I think the reason coherence traffic is reduced is that when other processors are checking the locks, with test-and-test-and-set approach we're not doing the write (as in test-and-set), thus doesn't introduce too much cache line invalidation . Instead we only read from local cache, and don't interact with other processors.
The overhead of locks is not just from contention in that multiple threads are trying to acquire the same lock, but that there may also be significant amount of cache coherence traffic.
If cache coherence traffic affects overall performance, is it the case that too much traffic induces stalls, or something to otherwise limit throughput?
I was having trouble understanding how it was reducing the amount of traffic, because I was thinking of the cache access as mutexes, where reading would also block access, but I understood it once I realized that the cache states aren't as binary, meaning that they can access the value without any blocking by BusRd's in the S state, which are essentially cache hits that don't affect the other processors' caches' states.

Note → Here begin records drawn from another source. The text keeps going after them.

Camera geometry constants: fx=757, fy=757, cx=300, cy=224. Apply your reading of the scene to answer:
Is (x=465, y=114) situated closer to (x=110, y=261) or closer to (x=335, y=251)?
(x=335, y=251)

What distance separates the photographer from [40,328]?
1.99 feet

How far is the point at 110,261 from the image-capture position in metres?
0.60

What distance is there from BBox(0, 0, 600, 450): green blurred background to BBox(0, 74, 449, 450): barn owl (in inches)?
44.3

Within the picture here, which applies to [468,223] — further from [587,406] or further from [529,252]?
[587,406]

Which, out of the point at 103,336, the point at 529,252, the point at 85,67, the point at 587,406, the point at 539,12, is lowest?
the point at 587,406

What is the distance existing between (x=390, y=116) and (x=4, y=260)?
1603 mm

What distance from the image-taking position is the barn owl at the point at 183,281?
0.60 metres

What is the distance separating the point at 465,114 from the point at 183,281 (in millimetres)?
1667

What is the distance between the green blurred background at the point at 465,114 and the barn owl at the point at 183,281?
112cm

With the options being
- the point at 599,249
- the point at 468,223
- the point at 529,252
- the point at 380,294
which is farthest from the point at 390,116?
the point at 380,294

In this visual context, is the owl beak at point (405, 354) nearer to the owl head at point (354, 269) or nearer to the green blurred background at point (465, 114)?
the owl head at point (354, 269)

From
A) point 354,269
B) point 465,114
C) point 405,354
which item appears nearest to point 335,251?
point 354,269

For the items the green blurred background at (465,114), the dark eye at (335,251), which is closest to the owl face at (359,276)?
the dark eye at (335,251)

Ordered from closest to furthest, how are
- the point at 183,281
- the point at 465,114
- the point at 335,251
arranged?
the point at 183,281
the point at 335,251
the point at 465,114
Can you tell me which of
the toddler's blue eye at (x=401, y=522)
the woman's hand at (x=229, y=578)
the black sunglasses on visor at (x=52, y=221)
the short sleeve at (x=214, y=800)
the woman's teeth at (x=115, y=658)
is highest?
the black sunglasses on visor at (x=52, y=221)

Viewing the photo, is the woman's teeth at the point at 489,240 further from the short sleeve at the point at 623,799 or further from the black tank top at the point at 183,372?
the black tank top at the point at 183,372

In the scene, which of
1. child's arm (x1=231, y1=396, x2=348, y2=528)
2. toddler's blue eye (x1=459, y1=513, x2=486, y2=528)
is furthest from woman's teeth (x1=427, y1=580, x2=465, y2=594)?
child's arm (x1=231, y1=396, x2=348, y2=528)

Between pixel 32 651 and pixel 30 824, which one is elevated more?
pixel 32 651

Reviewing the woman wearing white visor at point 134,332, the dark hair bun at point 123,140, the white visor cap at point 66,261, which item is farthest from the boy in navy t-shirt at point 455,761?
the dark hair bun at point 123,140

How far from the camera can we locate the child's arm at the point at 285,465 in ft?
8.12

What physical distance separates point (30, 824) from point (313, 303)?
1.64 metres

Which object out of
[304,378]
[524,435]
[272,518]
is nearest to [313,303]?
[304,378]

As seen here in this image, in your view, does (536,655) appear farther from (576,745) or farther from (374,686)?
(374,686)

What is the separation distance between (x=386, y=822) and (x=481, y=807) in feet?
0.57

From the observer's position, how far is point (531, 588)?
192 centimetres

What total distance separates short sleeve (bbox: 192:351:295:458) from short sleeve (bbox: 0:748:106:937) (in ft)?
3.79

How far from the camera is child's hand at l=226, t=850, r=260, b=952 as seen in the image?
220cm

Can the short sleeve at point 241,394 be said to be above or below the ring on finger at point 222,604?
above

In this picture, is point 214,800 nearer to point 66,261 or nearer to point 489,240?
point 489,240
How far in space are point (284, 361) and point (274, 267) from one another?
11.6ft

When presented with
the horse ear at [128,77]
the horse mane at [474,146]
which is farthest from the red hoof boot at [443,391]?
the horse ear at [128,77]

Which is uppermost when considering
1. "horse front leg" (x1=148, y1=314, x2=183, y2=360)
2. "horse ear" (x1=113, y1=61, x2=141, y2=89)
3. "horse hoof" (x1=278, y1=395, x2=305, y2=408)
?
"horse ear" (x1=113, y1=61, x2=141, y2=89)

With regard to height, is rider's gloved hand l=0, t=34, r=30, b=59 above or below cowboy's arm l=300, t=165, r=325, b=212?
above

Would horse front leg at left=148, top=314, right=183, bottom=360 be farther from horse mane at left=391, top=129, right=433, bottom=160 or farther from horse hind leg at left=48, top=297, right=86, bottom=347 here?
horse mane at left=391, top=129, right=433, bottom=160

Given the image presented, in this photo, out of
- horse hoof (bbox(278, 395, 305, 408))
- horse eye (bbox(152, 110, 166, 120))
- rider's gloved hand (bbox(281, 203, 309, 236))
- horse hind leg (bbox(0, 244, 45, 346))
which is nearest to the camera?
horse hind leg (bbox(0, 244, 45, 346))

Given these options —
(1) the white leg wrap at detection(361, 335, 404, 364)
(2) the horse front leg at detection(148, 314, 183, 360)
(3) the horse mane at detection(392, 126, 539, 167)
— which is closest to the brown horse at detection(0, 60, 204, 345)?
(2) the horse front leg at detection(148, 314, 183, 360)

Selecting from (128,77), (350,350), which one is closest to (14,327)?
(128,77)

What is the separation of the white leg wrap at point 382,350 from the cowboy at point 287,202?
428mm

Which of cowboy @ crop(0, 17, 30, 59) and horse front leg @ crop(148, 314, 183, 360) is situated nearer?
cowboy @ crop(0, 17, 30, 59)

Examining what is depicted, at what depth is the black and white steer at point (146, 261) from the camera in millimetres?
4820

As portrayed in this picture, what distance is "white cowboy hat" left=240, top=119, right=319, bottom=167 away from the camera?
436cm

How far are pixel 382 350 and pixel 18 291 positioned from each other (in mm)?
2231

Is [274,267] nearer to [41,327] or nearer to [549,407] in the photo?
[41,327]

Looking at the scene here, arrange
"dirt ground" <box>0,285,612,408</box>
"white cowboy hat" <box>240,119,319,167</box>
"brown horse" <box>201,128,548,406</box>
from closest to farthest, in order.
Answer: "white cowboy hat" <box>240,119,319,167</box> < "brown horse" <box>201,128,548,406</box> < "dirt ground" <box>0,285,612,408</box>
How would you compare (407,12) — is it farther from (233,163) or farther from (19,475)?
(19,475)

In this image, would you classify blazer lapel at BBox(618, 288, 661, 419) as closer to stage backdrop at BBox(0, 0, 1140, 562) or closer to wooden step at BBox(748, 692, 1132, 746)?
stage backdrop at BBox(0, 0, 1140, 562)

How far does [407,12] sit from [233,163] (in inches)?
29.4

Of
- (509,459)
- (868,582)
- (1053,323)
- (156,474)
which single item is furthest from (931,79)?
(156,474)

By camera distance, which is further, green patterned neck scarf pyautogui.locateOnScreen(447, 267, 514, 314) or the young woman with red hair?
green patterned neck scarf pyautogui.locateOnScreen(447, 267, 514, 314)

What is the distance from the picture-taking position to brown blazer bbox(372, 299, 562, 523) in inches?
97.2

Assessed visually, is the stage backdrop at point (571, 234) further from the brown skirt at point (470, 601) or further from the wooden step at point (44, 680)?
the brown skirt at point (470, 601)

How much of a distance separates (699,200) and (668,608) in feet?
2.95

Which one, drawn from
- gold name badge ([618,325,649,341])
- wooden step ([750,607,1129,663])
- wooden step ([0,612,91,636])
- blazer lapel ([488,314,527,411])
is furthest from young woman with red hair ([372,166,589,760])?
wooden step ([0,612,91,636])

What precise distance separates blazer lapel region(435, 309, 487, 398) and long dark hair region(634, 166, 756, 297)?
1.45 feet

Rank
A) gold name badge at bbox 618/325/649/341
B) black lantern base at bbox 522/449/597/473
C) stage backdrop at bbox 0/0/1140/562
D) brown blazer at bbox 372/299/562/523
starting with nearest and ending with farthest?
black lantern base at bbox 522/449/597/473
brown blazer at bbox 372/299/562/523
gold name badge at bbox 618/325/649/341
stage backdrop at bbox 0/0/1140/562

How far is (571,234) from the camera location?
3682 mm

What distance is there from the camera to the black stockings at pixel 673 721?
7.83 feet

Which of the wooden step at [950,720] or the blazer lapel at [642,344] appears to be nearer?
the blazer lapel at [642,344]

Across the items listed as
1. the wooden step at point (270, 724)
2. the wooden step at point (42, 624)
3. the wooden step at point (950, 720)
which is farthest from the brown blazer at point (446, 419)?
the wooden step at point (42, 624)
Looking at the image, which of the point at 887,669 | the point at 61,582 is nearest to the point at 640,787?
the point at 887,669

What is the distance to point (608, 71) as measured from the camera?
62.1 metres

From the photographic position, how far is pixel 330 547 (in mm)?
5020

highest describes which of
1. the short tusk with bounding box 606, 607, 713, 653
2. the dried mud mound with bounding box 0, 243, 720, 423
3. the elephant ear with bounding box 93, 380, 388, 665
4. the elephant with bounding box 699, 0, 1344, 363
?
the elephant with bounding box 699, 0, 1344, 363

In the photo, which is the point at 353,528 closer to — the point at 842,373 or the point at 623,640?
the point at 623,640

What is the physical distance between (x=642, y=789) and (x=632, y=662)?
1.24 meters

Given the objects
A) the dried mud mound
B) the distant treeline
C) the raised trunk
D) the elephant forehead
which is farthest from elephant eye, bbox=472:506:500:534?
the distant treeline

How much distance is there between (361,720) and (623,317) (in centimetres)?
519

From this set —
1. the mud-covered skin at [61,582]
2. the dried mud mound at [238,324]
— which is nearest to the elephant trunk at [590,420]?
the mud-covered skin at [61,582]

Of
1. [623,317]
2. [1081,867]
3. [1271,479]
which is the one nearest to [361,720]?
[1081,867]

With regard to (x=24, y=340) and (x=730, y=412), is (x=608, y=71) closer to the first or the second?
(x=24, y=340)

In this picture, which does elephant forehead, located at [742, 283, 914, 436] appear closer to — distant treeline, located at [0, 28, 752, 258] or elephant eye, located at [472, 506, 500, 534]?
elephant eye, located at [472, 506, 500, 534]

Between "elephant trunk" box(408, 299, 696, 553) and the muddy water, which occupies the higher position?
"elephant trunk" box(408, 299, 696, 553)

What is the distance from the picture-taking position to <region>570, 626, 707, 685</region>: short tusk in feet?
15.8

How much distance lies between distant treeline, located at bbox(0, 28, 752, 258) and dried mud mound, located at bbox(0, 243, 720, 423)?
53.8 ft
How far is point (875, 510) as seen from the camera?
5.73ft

Please log in to leave a comment.
With the test-and-test-and-set lock approach, there is much less traffic on the bus because processors 2 and 3 do not try to acquire the lock until processor 1 releases it. Once processor 1 releases the lock however, all the other processors attempt to acquire the lock, which still generates traffic on the bus. The ticketing approach helps reduce the traffic as it gives each processor an order in which they can acquire the lock.